Mayor told at 2.30pm
Hastings mayor Lawrence Yule was not part of these discussions - he was informed of the situation at 2.30pm by council chief executive Ross McLeod, who had been informed just after midday.
He had been advised of the indicator test, which did not confirm anything, but suggested there was something abnormal.
"I was also told that there was a number of people being reported ill ... I had no idea the scale of the number of people being ill until much later in the afternoon, and into the evening," he said.
He was informed about the meetings going on, and at 4.30pm told the decision had been made earlier to chlorinate the water, and that there were discussions about whether a boil water notice should be issued.
"[The chlorination] effectively started on the ground at 5 [pm] once they got the chemicals and by 8pm the whole system had chlorine through it, and our experts view is that at that stage it had killed all the bugs which were now present," he said.
The decision to issue boil water notices happened around 6pm, and media were notified around 6.30pm.
Mr Jones said the public notice to boil water was an added measure in case cryptosporidium was present but it was, so far, undetected in water or patients.
The boil water notice would remain in place until the bacteria's presence could be "completely ruled out". Mr Yule said, "what we're dealing with here is a contamination that has been going on for a number of days before its been picked up," he said.
"It's a bit frustrating for us, I want to absolutely, categorically, say we did not know about this until Friday morning.
"I get the fact that actually it's a very emotive issue, people have been extremely unwell, they're looking for somebody to blame, they're thinking 'actually if we'd known earlier we might not have drunk the water and we might not have gotten sick'."
However, Mr Yule said the council had acted faster than they normally would, as they thought something was wrong and wanted to act quickly, rather than wait for a final result on Saturday.
DHB insists actions exceeded requirements
Mr Jones said the DHB's response exceeded Drinking-Water Standards for New Zealand requirements.
"It is a major decision to put the reputation of a water supply at risk when you don't have absolutely convincing evidence that there is a problem."
Despite the indicators often returning false positives, Mr Jones said, "nevertheless we felt sufficiently concerned it was important to go ahead and actually get that water chlorinated.
"I am absolutely convinced that has saved a lot of people's health."
On Thursday, the DHB had been provided with a positive indicator test from a private water tanker driver operator from water taken from a Havelock North bore, which Mr Jones said was a "red herring".
The assumption was the water was always pure before entering the tanker and the matter was "followed through as normal procedure".
The council were not informed of this test.
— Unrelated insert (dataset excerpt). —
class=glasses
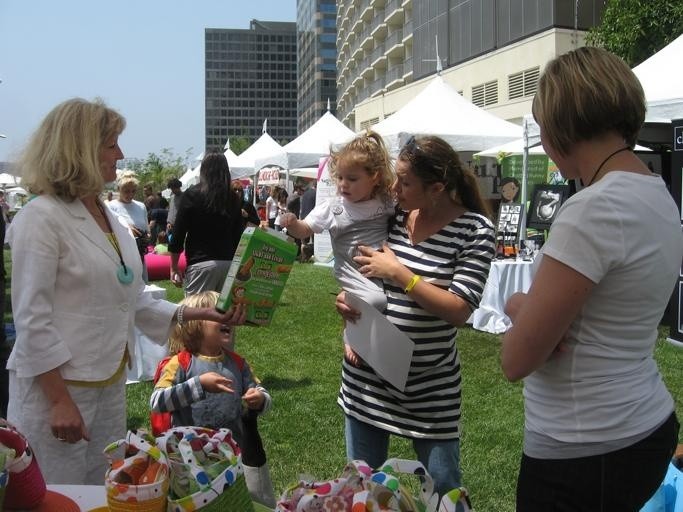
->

Yesterday Associate Health Minister Peseta Sam Lotu-Iiga said he believed an inquiry into the outbreak would likely be headed by a retired High Court judge and findings would have implications for all supplies.
He was in Hastings to see where support could be provided and said he was reassured local agencies had the necessary resources on hand.
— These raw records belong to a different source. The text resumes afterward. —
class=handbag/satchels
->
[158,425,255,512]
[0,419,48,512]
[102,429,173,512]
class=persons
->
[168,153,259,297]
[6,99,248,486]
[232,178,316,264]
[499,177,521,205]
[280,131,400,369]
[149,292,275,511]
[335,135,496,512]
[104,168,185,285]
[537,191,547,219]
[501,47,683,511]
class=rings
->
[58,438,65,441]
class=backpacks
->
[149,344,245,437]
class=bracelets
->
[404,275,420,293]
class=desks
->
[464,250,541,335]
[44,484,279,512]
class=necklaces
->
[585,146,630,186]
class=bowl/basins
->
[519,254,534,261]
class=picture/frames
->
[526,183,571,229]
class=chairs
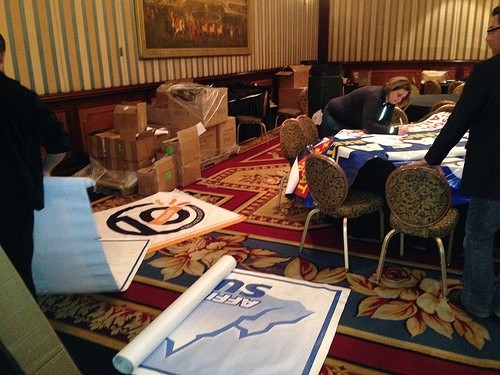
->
[237,90,268,145]
[375,164,458,297]
[299,154,384,271]
[392,80,465,124]
[277,115,318,207]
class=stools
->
[275,87,308,128]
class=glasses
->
[486,26,500,33]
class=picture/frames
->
[134,0,254,59]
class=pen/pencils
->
[399,118,403,125]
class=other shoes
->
[491,310,500,321]
[447,288,491,321]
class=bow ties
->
[383,102,391,107]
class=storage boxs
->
[86,78,237,196]
[275,65,311,115]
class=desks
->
[328,124,470,238]
[404,94,461,123]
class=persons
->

Tukituki MP Craig Foss said the Havelock North community was "smashed around" by the outbreak. "I don't think there is a family that hasn't been affected - frazzled parents with very sick children or elderly folk," he said.
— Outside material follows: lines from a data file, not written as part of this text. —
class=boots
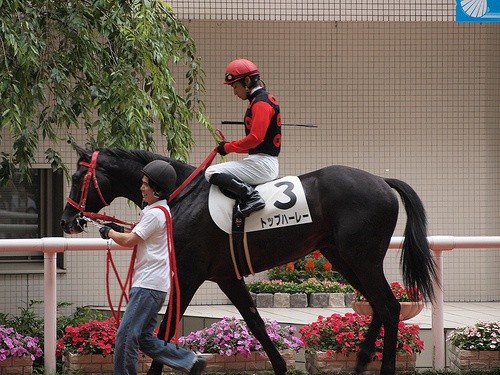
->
[208,173,265,218]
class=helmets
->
[142,159,177,195]
[224,57,261,85]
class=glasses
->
[225,73,234,82]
"It is not acceptable in 2016 for this to happen."
As an extra precaution, the supplies of Hastings, and Flaxmere were also being monitored.
What you need to know:
• The boil notice is still in place.
• Water needs to be brought to a rolling boil for at least one minute.
• Electric jugs with a cut-off switch can be used as long as they are full - allow the water to come to the boil and switch off.
• Boiled water should be covered and allowed to cool in the same container. The taste will improve if allowed to stand for a few hours before use.
• Hands need to be washed thoroughly by using plenty of soap and warm water, cleaning under fingernails, rinsing hands well and drying on a clean towel.